I saw this article on the Aquila Report and thought I would respond, since I have posted previously on this particular topic. The author (David Wallover, a PCA minister) of this editorial is himself responding to a blog post written by Ken Ham.
Here’s how it goes. Some time ago Tim Keller posted a video on Youtube in which he speaks about the relationship between Genesis 1 and Genesis 2. Then, recently, Tim Keller wrote an article on Biologos in which he made this statement:
Many secular and many evangelical voices agree on one ‘truism’—that if you are an orthodox Christian with a high view of the authority of the Bible, you cannot believe in evolution in any form at all. New Atheist authors such as Richard Dawkins and creationist writers such as Ken Ham seem to have arrived at consensus on this, and so more and more in the general population are treating it as given. If you believe in God, you can’t believe in evolution. If you believe in evolution, you can’t believe in God.
Ken Ham’s blog post corrects this misrepresentation:
I have stated many times that there are many men and women of God who believe in evolution or millions of years. But I am also quick to say that salvation is conditioned upon faith in Christ—Christ alone! Believing in evolution or millions of years is not necessarily a salvation issue per se, but it definitely is an authority issue—a battle over the authority of the Word of God. So to make the statement Tim Keller has declared about me—that,“If you believe in God, you can’t believe in evolution. If you believe in evolution, you can’t believe in God”—is a gross misrepresentation.
Then you have David Wallover’s response to Ken Ham:
It becomes evident to this reader that Ken Ham has himself misrepresented Tim Keller’s position.
When one “clicks” on the link provided in Ham’s article to Keller’s discussion of the relationship between Genesis 1 and 2, one hears a very different position than the one which Ham summarizes in his article.
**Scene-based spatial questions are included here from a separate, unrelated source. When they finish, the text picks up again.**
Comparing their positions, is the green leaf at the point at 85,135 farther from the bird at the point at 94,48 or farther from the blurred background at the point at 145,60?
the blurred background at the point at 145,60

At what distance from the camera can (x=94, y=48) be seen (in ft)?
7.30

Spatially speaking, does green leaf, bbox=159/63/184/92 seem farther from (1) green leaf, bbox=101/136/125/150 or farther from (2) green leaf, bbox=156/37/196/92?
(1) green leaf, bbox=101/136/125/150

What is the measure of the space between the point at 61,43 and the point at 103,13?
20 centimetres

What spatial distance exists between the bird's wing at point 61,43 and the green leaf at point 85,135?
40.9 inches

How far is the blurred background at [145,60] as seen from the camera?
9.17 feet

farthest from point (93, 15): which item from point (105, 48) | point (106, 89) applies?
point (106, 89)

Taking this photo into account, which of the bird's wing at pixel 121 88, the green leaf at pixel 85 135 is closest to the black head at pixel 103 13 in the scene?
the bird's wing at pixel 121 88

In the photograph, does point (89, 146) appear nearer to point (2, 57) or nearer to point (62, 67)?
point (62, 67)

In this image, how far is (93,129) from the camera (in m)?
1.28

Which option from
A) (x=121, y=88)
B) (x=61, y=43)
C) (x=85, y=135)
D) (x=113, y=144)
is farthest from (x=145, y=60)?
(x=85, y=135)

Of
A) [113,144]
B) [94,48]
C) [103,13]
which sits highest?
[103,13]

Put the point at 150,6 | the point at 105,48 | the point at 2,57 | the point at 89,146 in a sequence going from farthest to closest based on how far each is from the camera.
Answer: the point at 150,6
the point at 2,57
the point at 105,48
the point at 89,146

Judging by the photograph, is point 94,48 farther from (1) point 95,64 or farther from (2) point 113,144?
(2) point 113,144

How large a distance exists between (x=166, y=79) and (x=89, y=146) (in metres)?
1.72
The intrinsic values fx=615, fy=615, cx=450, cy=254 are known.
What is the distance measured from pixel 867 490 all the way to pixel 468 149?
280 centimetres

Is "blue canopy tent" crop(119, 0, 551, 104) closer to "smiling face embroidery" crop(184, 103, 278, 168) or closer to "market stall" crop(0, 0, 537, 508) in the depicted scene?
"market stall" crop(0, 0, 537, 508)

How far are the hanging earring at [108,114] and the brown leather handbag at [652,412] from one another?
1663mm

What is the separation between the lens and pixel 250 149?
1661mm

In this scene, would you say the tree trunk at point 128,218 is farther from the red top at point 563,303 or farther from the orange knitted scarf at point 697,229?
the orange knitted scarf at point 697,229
Keller is holding that Genesis 1 and 2 only contradict one another IF (!) they can be shown to say opposite things at the same time and in the same relationship or frame-of-reference (the law of non-contradiction).
Keller is insisting that in fact Genesis 1 and 2 say different things at different times in two different frames-of-reference; and thus Genesis 1 and 2 are not contradictory. One may not agree with Keller, and my point here is not to defend Keller’s position, per se. I am simply pointing out that Ham is equally guilty of misrepresentation; He has not accurately represented Keller’s own position.
Well, this certainly got me interested. I’ve been following Tim Keller’s subtle attacks on the authority of Scripture for some time. Those who support him in this are always quick to praise him as a super-intellectual who is probably speaking about things way too complex for us lesser mortals. And that’s the exact impression I got from Mr. Wallover’s take on the whole situation.
And then I watched the video in question. I’m not sure exactly which video Mr. Wallover saw, but in the one I watched, Tim Keller said this:
If you believe that the Bible is true, you have to believe that there are two literally genres. You have to. And that’s one of the reasons that I do not take every part of Genesis 1 literally is because if I do, it undermines the authority of the Bible.
There is no mention of different frames of reference. The very reason that Mr. Keller gives for believing that Genesis 1 is a poem and Genesis 2 is history is that if they are both history, then they would contradict each other and the authority of the Bible would be compromised. Listen for yourself. If you start at about the 4:00 mark, you’ll get the whole context.
This is why I believe Ken Ham is correct when he says:
…for whatever reason, these conservative scholars like Tim Keller seem to be blind to the fact they have two different approaches to hermeneutics—one approach for Genesis 1–11 and one for the rest of Scripture.
This was something Francis Schaeffer warned us about 40 or 50 years ago. And much of what he said back then has come to pass just as he said it would.
Could Ken Ham have misunderstood what Tim Keller was saying? Of course he could – Keller is all over the place when he gives explanations. All you have to do is watch the Martin Bashir interview and you’ll see what I mean. It’s almost like he believes that an answer must be complex and confusing to be true. But in assessing this video and article by Tim Keller, Ken Ham is correct.
What’s lost in all of this, though, is how PCA pastors, who have taken a vow to uphold the Westminster Confession, can publicly contradict that vow and get away with it. And they do it because there are quite a few others in the PCA who will aid and abet them, even stooping to posting comments and writing articles attacking (oh so subtly!) those who dare to oppose them.
That’s why I bother to write posts like this – I’m just joining the conversation.